Jour 18 – Strathchailleach bothy

Strathchailleach bothy (Ref grid: 248658) [à l’abri de la tempête]

Dimanche 13 mai

Petit réveil nocturne, comme souvent ces jours-ci quand il fait froid. Mais cette fois les choses sont bien différentes. Il est 1h du matin, et c’est la tempête, la vraie. La tente est secouée dans tous les sens, balancée de droite à gauche par les rafales. L’espace intérieur a entièrement disparu, avalé par les parois compressées par la force du vent. La tente est collée à mon sac de couchage, et je n’ai plus qu’un tout petit espace vital au niveau de l’arceau en tête de tente. Je sens la sangle inférieure qui maintient l’arceau se décoller du sol sous mon matelas : la tente essaie de s’envoler !

Un coup d’oeil à l’extérieur me révèle qu’une sardine s’est libérée, l’élastique rongé par la pierre censée la renforcer. Je replante et contrôle le reste, tout va plutôt bien de ce côté-là. Il fait nuit noire, et l’aube est encore loin. Le mieux est de faire le dos rond et d’attendre que ça passe. Je n’arrive pas vraiment à me rendormir cependant, et je somnole quelques minutes ici et là. L’aube approche doucement. A 5h je jette un nouveau coup d’œil à l’extérieur. Et je comprends pourquoi ça bouge de plus en plus… Sur les 5 sardines en tête de tente, 4 ont disparu ! La dernière s’envole sous mes yeux, et le coin de la tente se met à battre violemment, volant follement dans les rafales ! Je m’envole ! Les amarres sont rompues, rongées elles aussi par les pierres de renfort. Impossible de replanter. Ok, je dégage d’ici, et vite fait.

→ Entrées extraites:
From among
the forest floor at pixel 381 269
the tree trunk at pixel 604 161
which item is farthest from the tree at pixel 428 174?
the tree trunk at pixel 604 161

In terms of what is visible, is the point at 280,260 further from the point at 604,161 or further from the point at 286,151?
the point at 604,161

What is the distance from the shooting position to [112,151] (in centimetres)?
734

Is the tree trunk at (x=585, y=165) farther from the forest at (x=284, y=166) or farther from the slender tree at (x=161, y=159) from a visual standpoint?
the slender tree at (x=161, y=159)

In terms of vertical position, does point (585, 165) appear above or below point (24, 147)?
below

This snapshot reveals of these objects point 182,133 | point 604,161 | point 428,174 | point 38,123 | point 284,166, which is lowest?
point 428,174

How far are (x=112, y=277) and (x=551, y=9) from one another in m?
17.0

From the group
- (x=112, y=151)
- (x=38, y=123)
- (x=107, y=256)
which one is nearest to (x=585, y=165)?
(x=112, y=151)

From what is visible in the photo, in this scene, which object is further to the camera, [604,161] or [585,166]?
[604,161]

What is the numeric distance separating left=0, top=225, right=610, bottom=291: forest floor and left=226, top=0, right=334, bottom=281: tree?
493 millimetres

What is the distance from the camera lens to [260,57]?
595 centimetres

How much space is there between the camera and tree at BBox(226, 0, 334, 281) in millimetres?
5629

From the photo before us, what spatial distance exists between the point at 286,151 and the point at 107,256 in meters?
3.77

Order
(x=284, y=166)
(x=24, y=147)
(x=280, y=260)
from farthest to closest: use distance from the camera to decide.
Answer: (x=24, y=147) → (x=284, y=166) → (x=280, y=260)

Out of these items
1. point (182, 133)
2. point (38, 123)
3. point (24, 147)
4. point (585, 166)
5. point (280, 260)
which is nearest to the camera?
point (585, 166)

---

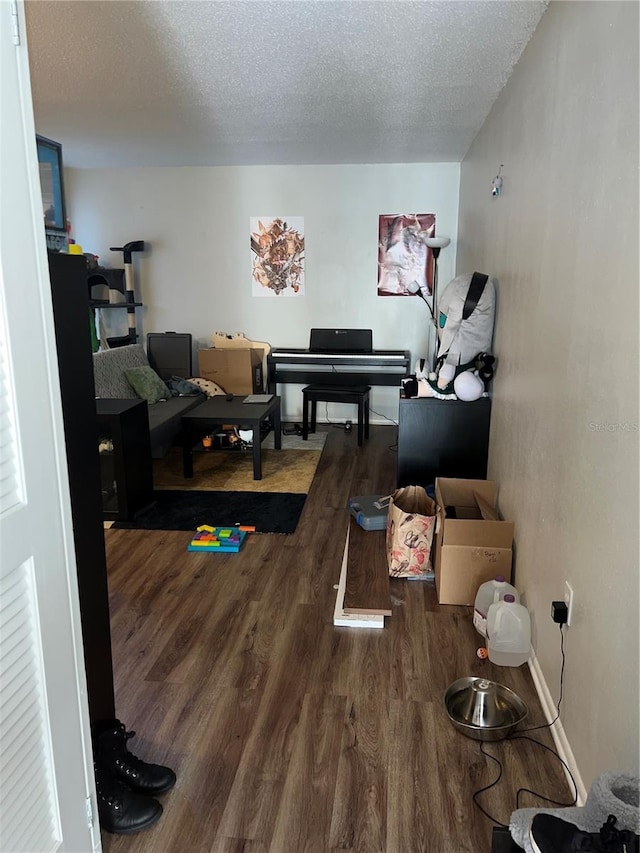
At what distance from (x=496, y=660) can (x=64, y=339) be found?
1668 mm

→ Consigne écrite: Dans le récit de la nuit de tempête, qu'est-ce qui a rongé l'élastique de la première sardine libérée ?

→ Corrigé: La pierre censée la renforcer.